Problem set -
• A. Reproduce, word for word, everything in the passage on security and development teams from "This unprecedented growth" down to "modern-day development environments.".
• B. According to the passage on security and development teams, what did DevSecOps mostly focus on?
• C. Render this sentence from the passage on security and development teams into Spanish: "All of these factors lead to frustration for both teams."

-- Source start --

This unprecedented growth in the software development industry has led to a massive disparity between development and security teams. While the introduction of DevSecOps helped these two teams start collaborating, the problem remains.

Why? Because DevSecOps mostly focused on embedding security into DevOps. It was all about how development teams should implement security. But it didn't train or equip security teams to work with the complexity of modern-day development environments.

Security and development teams are still at odds

The bottom line: security and development teams still have different priorities, cultures, and practices. Digital transformation only continues to push them further apart. Many security professionals lack the resources to learn how a modern-day development process works, making it tricky to collaborate with developers. Here's how this disparity continues to play out as digital transformation and security continue to collide: 

  • Developers receive pressure to go faster, while security teams implore them to slow down so they can integrate traditional security solutions into the SDLC.

  • Security teams often need more personnel and resources, while development teams continue to grow in size as the demand for digital transformation grows. 

  • Current development workflows require agile security tools to handle large projects and work in a complex environment. Yet many security teams still use traditional security solutions designed for large, monolithic waterfall apps with late stage security assessments.

  • Many developers have had access to security education and awareness for a while, thanks to DevSecOps. But, security still needs education on modern development processes, systems, components, workflows, goals, and needs.

All of these factors lead to frustration for both teams. On one end, security teams wonder why the developers won't follow instructions. On the other, developers find it difficult — if not impossible — to meet the security team’s demands.

Janet Heins, CISSP award-winning security expert, global IT leader, and advisor at iHeartMedia summarized the developer's experience with security: "I hand over my code to someone to tell me what security flaws I have, then I go onto something else, and two days later they come back, and I'm not even in that code anymore, and they list the flaws that I need to go find, fix, and resubmit — it's just super disruptive."  

Richard Bird, Chief Security Officer at Traceable, has observed this ongoing tension between security and development: "No company I know of is performing at a world-class level in this space. I believe many companies are doing an okay job of balancing the challenges and tensions between security and development teams. Still, even the higher-performing DevSecOps organizations struggle tremendously with the friction caused by how long it takes security resources to address remediation. Most importantly, being just okay isn't remotely good enough to defend against, let alone win, against the bad guys."

In this post, we'll take a look at 5 things you can do to reduce that gap. For a deeper dive, check out our longer playbook: Why modern security teams need a transformation (and how they can do it).

-- Source end --
-- Provided data start --

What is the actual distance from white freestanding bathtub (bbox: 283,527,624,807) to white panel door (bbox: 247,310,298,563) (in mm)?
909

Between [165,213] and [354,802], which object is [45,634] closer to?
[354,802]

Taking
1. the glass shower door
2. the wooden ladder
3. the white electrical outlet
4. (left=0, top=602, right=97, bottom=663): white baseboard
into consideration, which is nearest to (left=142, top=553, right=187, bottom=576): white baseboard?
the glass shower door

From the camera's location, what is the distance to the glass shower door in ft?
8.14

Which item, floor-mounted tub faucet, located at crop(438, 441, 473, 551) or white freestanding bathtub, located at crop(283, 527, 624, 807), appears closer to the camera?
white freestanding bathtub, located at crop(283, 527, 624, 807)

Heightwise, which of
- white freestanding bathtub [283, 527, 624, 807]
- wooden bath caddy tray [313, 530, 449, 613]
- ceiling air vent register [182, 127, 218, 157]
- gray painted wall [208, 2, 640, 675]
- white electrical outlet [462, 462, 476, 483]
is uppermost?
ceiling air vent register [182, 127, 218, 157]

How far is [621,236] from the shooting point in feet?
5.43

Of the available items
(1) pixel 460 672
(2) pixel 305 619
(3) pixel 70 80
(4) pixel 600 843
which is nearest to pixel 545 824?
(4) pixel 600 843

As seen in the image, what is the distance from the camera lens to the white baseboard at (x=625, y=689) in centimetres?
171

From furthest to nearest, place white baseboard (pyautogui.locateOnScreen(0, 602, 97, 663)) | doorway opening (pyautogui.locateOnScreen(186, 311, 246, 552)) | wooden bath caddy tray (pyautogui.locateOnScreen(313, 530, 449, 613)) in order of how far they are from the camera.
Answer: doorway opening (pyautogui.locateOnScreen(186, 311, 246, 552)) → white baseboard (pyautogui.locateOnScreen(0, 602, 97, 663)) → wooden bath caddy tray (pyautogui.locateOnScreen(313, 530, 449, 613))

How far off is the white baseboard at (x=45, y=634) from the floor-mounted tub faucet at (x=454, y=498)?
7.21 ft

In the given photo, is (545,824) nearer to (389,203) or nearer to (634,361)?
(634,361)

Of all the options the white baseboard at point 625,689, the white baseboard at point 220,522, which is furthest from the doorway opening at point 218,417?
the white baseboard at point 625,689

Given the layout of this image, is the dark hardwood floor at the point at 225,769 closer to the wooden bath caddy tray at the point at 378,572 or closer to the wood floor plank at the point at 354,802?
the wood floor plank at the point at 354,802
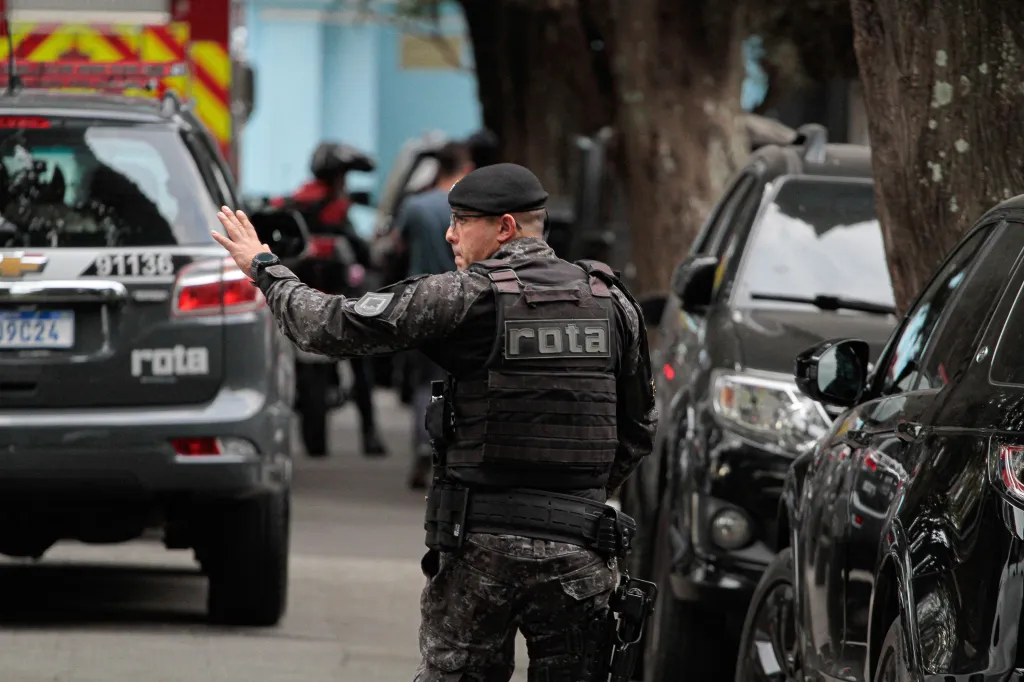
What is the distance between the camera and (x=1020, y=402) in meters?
3.87

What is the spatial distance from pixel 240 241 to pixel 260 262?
0.12 meters

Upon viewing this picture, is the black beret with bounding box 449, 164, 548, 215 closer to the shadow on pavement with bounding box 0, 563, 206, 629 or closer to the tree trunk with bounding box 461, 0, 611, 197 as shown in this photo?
the shadow on pavement with bounding box 0, 563, 206, 629

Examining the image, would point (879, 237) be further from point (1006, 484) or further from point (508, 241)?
point (1006, 484)

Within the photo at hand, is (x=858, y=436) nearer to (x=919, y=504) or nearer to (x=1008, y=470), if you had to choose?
(x=919, y=504)

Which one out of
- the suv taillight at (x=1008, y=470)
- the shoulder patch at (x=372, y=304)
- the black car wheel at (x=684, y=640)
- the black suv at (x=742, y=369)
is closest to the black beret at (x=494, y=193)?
the shoulder patch at (x=372, y=304)

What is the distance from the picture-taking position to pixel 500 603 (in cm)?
471

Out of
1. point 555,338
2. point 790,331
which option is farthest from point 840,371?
point 790,331

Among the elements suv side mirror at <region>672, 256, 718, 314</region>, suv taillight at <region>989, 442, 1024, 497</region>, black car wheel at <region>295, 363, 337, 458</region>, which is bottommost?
black car wheel at <region>295, 363, 337, 458</region>

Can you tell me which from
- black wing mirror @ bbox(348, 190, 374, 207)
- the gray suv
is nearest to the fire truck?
the gray suv

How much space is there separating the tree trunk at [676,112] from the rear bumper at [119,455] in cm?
645

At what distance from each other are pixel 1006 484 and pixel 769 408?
3.17 metres

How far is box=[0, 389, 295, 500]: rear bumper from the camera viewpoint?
24.1 ft

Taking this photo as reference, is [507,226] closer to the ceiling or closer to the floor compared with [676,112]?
closer to the ceiling

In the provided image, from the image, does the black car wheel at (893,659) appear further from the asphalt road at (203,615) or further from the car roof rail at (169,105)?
the car roof rail at (169,105)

-- Provided data end --

The replies -
• A.
This unprecedented growth in the software development industry has led to a massive disparity between development and security teams. While the introduction of DevSecOps helped these two teams start collaborating, the problem remains.

Why? Because DevSecOps mostly focused on embedding security into DevOps. It was all about how development teams should implement security. But it didn't train or equip security teams to work with the complexity of modern-day development environments.

• B. Embedding security into DevOps.

• C. Todos estos factores generan frustración en ambos equipos.